Book Review - Table Manners: How To Behave In The Modern World & Why Bother

It was not until the final page of Jeremiah Tower’s Table Manners: How To Behave In the Modern World And Why Bother that the need for this slim, but engaging book on etiquette was necessary. As Tower writes, “The more you think about those around you and the less you think about yourself, the more likely you are to behave well.” As a culture renowned for its self-centeredness and narcissism, and, at least in some quarters, its rudeness, Americans are particularly in need of basic rules of the road when it comes to the simple act of manners. 

Of course, we all understand what manners are, it is why we instinctively ask someone to pass the salt or pepper when it is out of reach (per Tower, whenever either is more than a forearm’s distance and will require you to extend your arm further; if the “passer,” send over both to avoid a second request) or bring a bottle of wine when invited to a friend’s house for dinner (a tradition Tower disfavors based on its simplicity and discomfort it gives the host, who must decide whether to serve, reserve, or discreetly regift at a later date). 

But because manners require that the interests of others be considered before our own, most Americans surely find these rules stilted and prescriptive. What Tower does is provide answers in nice little bite-sized portions, perfect for a culture now hooked on BuzzFeed “listicles” and articles that rarely extend past 500 words (admit it, you’re ready to bail already, right?) Be it dinner parties or nights out on the town, Tower has you covered - from how to graciously exit dull conversation (offer to get the group another round of drinks) to when requesting a doggie bag is appropriate (in all instances other than a formal or business dinner) and he does it all in a tidy 135 pages, most of which are spaced generously and can be read in large chunks without much effort. 

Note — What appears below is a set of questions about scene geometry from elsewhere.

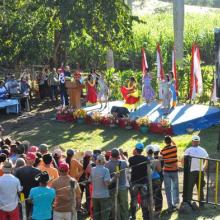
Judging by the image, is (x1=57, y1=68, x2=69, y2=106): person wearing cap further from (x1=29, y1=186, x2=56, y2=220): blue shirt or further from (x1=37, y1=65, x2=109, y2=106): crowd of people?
(x1=29, y1=186, x2=56, y2=220): blue shirt

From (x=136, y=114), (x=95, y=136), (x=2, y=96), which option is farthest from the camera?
(x=2, y=96)

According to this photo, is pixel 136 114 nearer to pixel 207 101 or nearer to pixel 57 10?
pixel 207 101

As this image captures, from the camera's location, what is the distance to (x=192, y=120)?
66.3 feet

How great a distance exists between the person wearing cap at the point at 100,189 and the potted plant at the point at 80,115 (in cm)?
1102

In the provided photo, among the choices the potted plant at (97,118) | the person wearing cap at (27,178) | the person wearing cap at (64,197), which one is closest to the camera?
the person wearing cap at (64,197)

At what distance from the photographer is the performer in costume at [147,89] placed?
2241cm

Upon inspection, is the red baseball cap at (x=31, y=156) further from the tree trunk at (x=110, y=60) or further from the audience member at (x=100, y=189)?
the tree trunk at (x=110, y=60)

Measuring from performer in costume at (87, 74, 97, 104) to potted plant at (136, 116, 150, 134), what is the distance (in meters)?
3.44

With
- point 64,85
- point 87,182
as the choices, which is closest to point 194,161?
point 87,182

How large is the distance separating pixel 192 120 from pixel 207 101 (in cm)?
388

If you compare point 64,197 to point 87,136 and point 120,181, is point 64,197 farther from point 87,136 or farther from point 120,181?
point 87,136

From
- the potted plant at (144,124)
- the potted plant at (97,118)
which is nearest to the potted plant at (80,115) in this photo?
the potted plant at (97,118)

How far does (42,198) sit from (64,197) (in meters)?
0.56

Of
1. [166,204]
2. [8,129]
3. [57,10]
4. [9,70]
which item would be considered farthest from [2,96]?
[166,204]
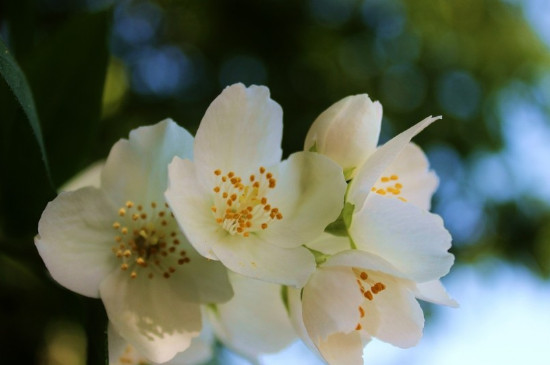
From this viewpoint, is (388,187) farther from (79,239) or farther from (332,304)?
(79,239)

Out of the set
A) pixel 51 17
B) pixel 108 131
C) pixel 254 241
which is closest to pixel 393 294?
pixel 254 241

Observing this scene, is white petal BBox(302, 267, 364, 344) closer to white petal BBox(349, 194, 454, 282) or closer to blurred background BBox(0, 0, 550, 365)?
white petal BBox(349, 194, 454, 282)

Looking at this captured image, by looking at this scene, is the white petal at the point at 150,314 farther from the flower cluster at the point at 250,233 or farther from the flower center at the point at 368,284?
the flower center at the point at 368,284

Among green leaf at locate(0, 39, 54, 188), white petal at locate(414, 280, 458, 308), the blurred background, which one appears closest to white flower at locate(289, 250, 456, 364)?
white petal at locate(414, 280, 458, 308)

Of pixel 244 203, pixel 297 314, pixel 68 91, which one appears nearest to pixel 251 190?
pixel 244 203

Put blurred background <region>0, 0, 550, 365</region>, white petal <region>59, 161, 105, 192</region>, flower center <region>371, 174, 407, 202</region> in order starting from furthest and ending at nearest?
blurred background <region>0, 0, 550, 365</region> → white petal <region>59, 161, 105, 192</region> → flower center <region>371, 174, 407, 202</region>

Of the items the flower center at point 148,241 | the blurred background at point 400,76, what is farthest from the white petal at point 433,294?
the blurred background at point 400,76
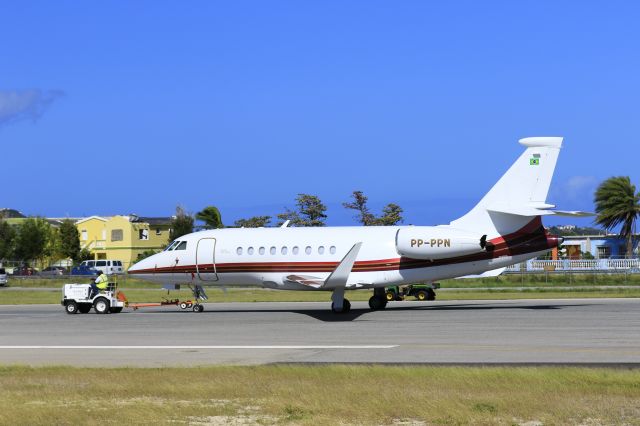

Of particular relevance is the chapter on technology. It is remarkable to think that 10 years ago, smart phones did not exist and today a whole lingua franca, not to mention set of rules have cropped up in their wake, but be it whether to Instagram your food (ok if done quickly and not with offense to others) or take a call at the table (a definite no no), these practical tips are themselves worth the price of admission.

You can imagine Tower is the kind of person whom you would want hosting a dinner party or attending as one of your guests. No, it is not because he knows how to devour an artichoke (leaves pulled off one-by-one and eaten by hand) or that he admonishes against acting like the grammar police in casual conversation (no one cares that you know whether “and I” or “and me” is correct), but because his writing reflects a bit of the raconteur - this is a man who can tell a great story *and* pick the right bottle of wine. His humor is droll and a bit ribald, the type of person who knows how to read a room and its sensibilities while enlivening it without offending. 


We should all aspire to this level of etiquette and civilization, but even if we cannot reach Tower’s level of sophistication, his book is a valuable guide and a recommended addition to your book collection.